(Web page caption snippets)
┄┄┄┄┄┄┄┄┄┄
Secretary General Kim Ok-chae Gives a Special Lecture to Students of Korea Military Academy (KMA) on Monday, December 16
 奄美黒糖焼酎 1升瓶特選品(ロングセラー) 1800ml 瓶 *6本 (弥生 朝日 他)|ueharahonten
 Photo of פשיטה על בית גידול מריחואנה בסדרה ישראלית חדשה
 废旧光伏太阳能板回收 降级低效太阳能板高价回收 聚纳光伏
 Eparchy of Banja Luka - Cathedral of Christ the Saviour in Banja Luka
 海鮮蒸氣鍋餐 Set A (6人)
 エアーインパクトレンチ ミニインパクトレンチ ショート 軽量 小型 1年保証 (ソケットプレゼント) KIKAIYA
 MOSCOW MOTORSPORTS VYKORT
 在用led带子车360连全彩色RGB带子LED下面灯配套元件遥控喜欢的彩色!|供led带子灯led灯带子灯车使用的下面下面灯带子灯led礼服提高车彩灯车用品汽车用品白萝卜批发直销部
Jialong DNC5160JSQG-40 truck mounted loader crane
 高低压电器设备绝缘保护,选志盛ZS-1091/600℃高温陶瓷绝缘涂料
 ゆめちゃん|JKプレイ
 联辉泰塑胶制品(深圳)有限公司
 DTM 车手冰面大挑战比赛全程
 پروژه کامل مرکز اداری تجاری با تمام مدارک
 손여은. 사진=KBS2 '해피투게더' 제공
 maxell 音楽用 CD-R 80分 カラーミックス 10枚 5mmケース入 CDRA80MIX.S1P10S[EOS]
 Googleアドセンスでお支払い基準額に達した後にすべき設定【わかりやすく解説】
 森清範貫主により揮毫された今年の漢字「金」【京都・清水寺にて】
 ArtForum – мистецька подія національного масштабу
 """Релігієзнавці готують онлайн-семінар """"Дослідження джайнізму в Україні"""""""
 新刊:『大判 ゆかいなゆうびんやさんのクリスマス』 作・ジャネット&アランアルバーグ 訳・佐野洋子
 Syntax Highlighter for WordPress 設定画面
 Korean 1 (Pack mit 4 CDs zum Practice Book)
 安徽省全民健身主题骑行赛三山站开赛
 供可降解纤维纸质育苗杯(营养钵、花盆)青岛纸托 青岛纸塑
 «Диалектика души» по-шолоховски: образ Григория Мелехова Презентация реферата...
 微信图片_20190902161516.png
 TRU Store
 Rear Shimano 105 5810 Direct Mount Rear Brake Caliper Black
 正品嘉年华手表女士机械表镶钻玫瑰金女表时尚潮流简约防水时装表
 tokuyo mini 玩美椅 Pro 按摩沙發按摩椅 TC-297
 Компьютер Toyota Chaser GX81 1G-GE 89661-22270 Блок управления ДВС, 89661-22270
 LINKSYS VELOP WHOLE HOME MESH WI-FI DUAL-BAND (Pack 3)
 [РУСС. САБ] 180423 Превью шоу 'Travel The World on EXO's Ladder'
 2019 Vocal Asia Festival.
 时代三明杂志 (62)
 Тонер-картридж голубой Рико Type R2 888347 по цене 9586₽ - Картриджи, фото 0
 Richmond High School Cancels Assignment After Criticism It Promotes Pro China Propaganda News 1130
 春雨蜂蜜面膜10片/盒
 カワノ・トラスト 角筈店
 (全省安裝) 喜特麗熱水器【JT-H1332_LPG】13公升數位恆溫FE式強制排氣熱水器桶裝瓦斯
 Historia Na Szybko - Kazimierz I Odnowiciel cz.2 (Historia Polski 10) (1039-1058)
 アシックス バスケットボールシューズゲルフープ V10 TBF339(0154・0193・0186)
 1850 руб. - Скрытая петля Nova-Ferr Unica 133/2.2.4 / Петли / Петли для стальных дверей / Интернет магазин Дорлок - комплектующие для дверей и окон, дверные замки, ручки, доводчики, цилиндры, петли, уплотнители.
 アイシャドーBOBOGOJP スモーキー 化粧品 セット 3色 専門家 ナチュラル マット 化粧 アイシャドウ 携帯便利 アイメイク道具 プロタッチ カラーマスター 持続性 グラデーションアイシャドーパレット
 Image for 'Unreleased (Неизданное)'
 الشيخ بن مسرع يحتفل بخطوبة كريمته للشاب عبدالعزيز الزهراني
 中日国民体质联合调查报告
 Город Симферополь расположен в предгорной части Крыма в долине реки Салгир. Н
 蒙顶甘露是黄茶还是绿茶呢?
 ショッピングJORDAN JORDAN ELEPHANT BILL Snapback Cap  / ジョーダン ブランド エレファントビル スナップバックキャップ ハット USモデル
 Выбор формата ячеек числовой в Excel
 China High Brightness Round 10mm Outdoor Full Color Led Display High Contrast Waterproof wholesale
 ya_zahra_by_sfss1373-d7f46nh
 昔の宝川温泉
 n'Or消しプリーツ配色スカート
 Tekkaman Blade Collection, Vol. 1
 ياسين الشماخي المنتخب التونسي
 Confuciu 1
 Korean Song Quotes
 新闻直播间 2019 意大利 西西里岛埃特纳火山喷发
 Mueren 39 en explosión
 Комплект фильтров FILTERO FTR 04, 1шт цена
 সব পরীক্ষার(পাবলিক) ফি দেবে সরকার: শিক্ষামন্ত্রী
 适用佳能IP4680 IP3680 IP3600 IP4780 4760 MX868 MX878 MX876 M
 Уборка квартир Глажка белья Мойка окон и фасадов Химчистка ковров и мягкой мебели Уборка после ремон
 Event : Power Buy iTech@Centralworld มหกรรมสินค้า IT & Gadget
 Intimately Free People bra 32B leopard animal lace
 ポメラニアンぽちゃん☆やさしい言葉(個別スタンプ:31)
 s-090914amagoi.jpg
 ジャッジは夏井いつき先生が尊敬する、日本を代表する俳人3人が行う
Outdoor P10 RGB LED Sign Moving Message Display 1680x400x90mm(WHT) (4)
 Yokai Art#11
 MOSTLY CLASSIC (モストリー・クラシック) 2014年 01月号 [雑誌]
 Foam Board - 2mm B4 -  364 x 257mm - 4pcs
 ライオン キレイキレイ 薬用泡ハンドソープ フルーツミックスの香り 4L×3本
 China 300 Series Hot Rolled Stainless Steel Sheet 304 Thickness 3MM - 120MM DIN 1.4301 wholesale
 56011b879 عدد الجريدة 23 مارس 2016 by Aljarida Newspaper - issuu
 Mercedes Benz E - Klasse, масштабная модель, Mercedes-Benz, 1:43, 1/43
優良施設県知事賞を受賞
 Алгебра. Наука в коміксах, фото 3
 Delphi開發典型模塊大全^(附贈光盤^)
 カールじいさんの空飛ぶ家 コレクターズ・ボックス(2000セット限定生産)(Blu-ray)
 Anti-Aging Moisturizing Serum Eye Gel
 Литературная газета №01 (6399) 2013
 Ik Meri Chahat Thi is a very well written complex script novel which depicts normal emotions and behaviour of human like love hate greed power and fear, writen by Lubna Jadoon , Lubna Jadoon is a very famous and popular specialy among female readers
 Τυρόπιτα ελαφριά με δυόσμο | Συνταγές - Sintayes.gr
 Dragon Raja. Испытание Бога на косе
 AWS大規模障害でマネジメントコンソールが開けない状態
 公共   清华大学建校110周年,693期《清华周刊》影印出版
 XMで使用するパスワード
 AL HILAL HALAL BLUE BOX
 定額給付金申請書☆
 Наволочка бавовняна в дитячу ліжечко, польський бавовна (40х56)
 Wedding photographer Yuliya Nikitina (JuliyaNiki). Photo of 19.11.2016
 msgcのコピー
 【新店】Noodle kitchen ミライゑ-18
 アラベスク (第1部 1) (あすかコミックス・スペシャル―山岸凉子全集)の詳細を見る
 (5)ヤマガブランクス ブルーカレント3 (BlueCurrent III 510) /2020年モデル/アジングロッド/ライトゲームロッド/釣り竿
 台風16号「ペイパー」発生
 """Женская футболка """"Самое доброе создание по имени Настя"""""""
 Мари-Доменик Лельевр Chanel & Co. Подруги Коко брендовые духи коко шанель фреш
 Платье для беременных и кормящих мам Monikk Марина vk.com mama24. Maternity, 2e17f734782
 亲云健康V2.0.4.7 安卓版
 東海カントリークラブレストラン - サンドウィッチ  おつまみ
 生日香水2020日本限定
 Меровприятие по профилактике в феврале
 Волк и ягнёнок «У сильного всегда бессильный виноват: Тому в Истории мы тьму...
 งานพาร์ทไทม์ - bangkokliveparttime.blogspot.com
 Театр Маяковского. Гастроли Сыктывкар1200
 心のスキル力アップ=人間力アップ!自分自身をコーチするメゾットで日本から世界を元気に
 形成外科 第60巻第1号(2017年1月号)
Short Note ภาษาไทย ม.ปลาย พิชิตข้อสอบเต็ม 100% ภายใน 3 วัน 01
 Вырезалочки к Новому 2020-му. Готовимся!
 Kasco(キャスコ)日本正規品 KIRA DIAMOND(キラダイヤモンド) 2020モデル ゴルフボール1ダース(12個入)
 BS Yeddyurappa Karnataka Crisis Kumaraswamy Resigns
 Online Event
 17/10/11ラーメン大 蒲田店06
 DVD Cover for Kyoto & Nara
┄┄┄┄┄┄┄┄┄┄
▶ _REQUIRED WORK_
Of the lines above, output exactly those from the line bearing "新闻直播间 2019 意大利 西西里岛埃特纳火山喷发" through the line bearing "доброе создание по", inclusive.

▶ _RESPONSE BOX_
 新闻直播间 2019 意大利 西西里岛埃特纳火山喷发
 Mueren 39 en explosión
 Комплект фильтров FILTERO FTR 04, 1шт цена
 সব পরীক্ষার(পাবলিক) ফি দেবে সরকার: শিক্ষামন্ত্রী
 适用佳能IP4680 IP3680 IP3600 IP4780 4760 MX868 MX878 MX876 M
 Уборка квартир Глажка белья Мойка окон и фасадов Химчистка ковров и мягкой мебели Уборка после ремон
 Event : Power Buy iTech@Centralworld มหกรรมสินค้า IT & Gadget
 Intimately Free People bra 32B leopard animal lace
 ポメラニアンぽちゃん☆やさしい言葉(個別スタンプ:31)
 s-090914amagoi.jpg
 ジャッジは夏井いつき先生が尊敬する、日本を代表する俳人3人が行う
Outdoor P10 RGB LED Sign Moving Message Display 1680x400x90mm(WHT) (4)
 Yokai Art#11
 MOSTLY CLASSIC (モストリー・クラシック) 2014年 01月号 [雑誌]
 Foam Board - 2mm B4 -  364 x 257mm - 4pcs
 ライオン キレイキレイ 薬用泡ハンドソープ フルーツミックスの香り 4L×3本
 China 300 Series Hot Rolled Stainless Steel Sheet 304 Thickness 3MM - 120MM DIN 1.4301 wholesale
 56011b879 عدد الجريدة 23 مارس 2016 by Aljarida Newspaper - issuu
 Mercedes Benz E - Klasse, масштабная модель, Mercedes-Benz, 1:43, 1/43
優良施設県知事賞を受賞
 Алгебра. Наука в коміксах, фото 3
 Delphi開發典型模塊大全^(附贈光盤^)
 カールじいさんの空飛ぶ家 コレクターズ・ボックス(2000セット限定生産)(Blu-ray)
 Anti-Aging Moisturizing Serum Eye Gel
 Литературная газета №01 (6399) 2013
 Ik Meri Chahat Thi is a very well written complex script novel which depicts normal emotions and behaviour of human like love hate greed power and fear, writen by Lubna Jadoon , Lubna Jadoon is a very famous and popular specialy among female readers
 Τυρόπιτα ελαφριά με δυόσμο | Συνταγές - Sintayes.gr
 Dragon Raja. Испытание Бога на косе
 AWS大規模障害でマネジメントコンソールが開けない状態
 公共   清华大学建校110周年,693期《清华周刊》影印出版
 XMで使用するパスワード
 AL HILAL HALAL BLUE BOX
 定額給付金申請書☆
 Наволочка бавовняна в дитячу ліжечко, польський бавовна (40х56)
 Wedding photographer Yuliya Nikitina (JuliyaNiki). Photo of 19.11.2016
 msgcのコピー
 【新店】Noodle kitchen ミライゑ-18
 アラベスク (第1部 1) (あすかコミックス・スペシャル―山岸凉子全集)の詳細を見る
 (5)ヤマガブランクス ブルーカレント3 (BlueCurrent III 510) /2020年モデル/アジングロッド/ライトゲームロッド/釣り竿
 台風16号「ペイパー」発生
 """Женская футболка """"Самое доброе создание по имени Настя"""""""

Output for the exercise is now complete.